▸ **TASK DETAILS**: In the listing below, find the line containing "Take personal responsibility" and the line containing "Tiosulfat (S 2 O 3 2- )", then copy exactly everything from the first through the second, except the pictures.

▸ **PROVIDED RECORDS**:
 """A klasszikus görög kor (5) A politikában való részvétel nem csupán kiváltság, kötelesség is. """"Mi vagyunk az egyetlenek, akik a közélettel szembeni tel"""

---

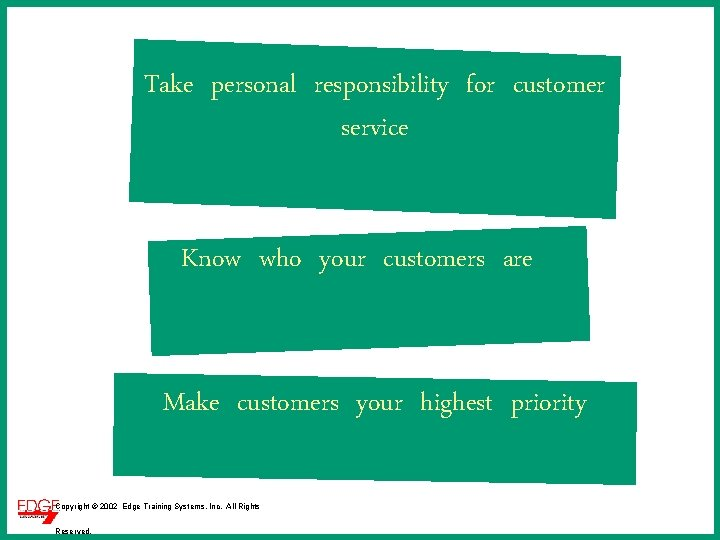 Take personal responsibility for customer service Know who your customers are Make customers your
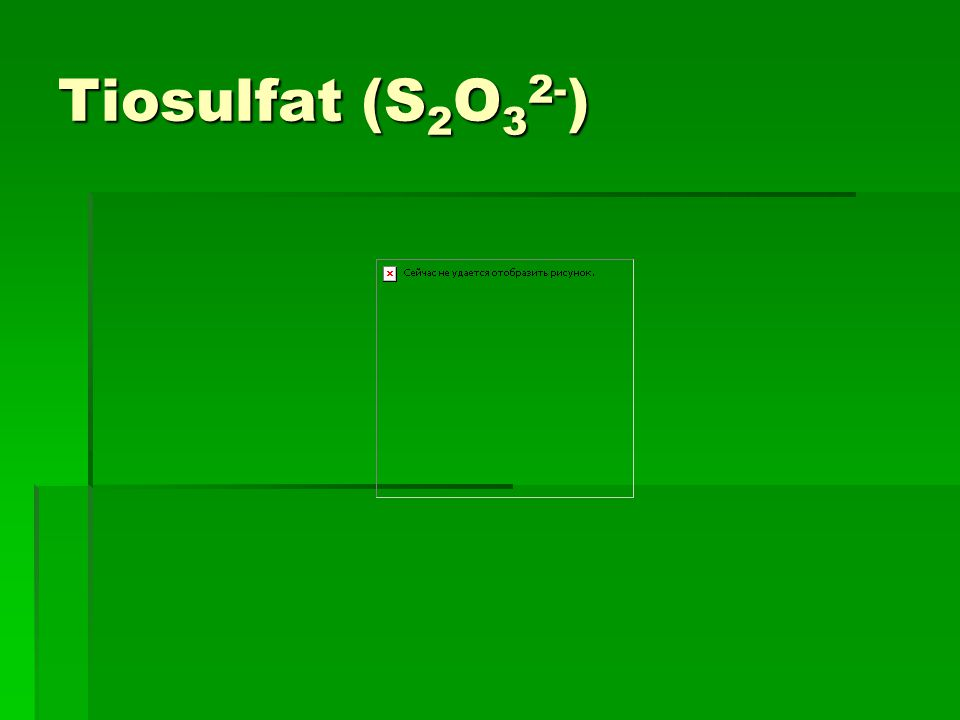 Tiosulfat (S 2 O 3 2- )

▸ **SOLUTION TO THIS PROBLEM**:
 Take personal responsibility for customer service Know who your customers are Make customers your
 Tiosulfat (S 2 O 3 2- )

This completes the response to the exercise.